Cento e dez anos depois do texto seminal de Freud, podemos dizer que a regra se mantém mas nos convida a lidar cada vez mais com a variante invertida desta estrutura. Nossas modalidades de gozo são cada vez mais sensíveis à criação de identidades, segmentações de consumo e orientações políticas. Inversamente, o oligopólio religioso da repressão deu lugar, ao menos nas sociedades ocidentais, ao projeto de auto-empreendimento individual de enunciação da norma.

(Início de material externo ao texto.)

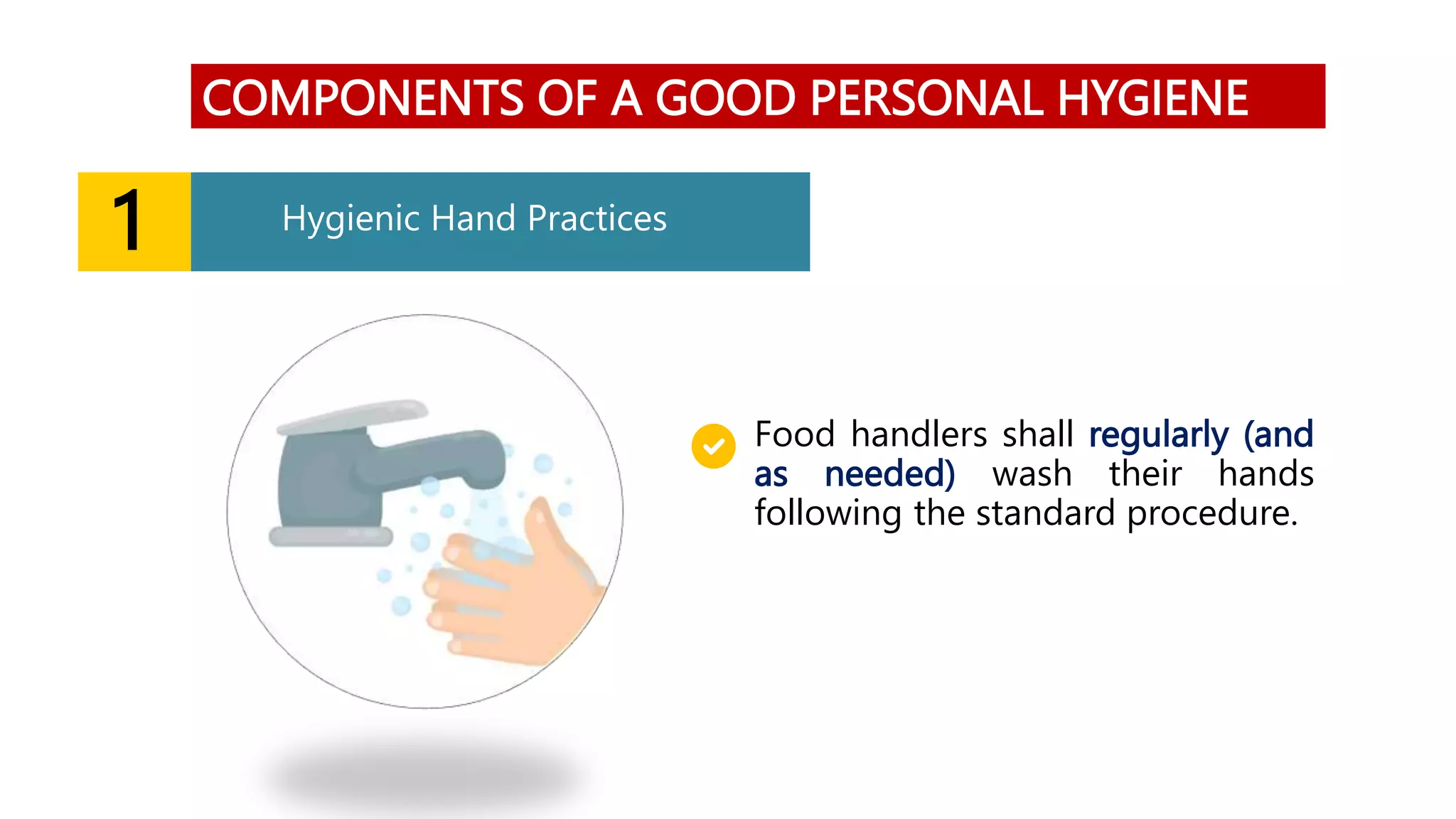 COMPONENTS OF A GOOD PERSONAL HYGIENE

1

Hygienic Hand Practices

Food handlers shall regularly (and as needed) wash their hands following the standard procedure.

Por isso, podemos olhar para sociedades altamente repressivas, como a indiana, e perceber nelas uma centelha crítica. Ela tornou-se um caso de espelho invertido, de certa maneira anacrônico, de nossa relação com a moral sexual civilizada pós-moderna. Queremos prescrever um
kama sutradigital como capítulo preliminar da felicidade compulsória que impomos para nossas crianças. Por outro lado, as tratamos com um equivalente da moral dupla e ambígua que Freud descreveu para as mulheres. Consideramos que elas são nossa posse e extensão, propriedade e investimento, mas também que deveriam ser livres e autônomas. Tudo isso sem nos desobedecer. Terceirizamos sua educação e nos desincumbimos do trabalho cultural de sua formação. Queremos protegê-las do mal, controlando todos os riscos trazidos pelo outro, ao mesmo tempo em que esquecemos dos riscos que nós mesmos representamos para eles como enunciação unilateral da norma. Percebe-se assim que o semblante, como articulação entre a lei e o prazer, é o lugar de uma contradição. Uma contradição que piora e mostra seus efeitos deletérios quando não pode ser reconhecida em sua estrutura de “como se”.